Yahoo has said that it has fixed a flaw that was not the Shellshock exploit.
Following a number of stories claiming that Yahoo had suffered a number of problems, CISO Alex Stamos left a lengthy comment on The Hacker News stating that it had “isolated a handful of servers” and after investigating the situation fully, he said that the servers were not affected by Shellshock.
He said: “Three of our Sports API servers had malicious code executed on them this weekend by attackers looking for vulnerable Shellshock servers. These attackers had mutated their exploit, likely with the goal of bypassing IDS/IDP or WAF filters. This mutation happened to exactly fit a command injection bug in a monitoring script our Sports team was using at that moment to parse and debug their web logs.

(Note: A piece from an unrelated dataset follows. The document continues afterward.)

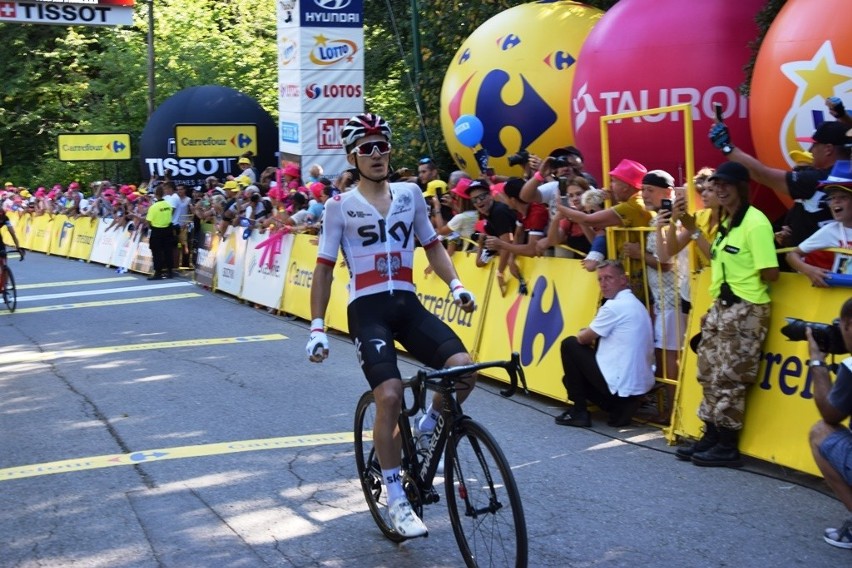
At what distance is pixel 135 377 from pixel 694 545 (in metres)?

“Regardless of the cause our course of action remained the same: to isolate the servers at risk and protect our users’ data. The affected API servers are used to provide live game streaming data to our Sports front-end and do not store user data. At this time we have found no evidence that the attackers compromised any other machines or that any user data was affected. This flaw was specific to a small number of machines and has been fixed, and we have added this pattern to our CI/CD code scanners to catch future issues.”
Stamos acknowledged that the episode caused some confusion in their team, since the servers in question had been successfully patched twice immediately after the Bash issue became public. This came after Yahoo previously said that it had servers compromised by Shellshock, according to Bloomberg.
Stamos said that once it had ensured that the impacted servers were isolated from the network, the comprehensive trace of the attack code through our entire stack revealed the root cause to not be Shellshock.
He said: “Let this be a lesson to defenders and attackers alike: just because exploit code works doesn’t mean it triggered the bug you expected!”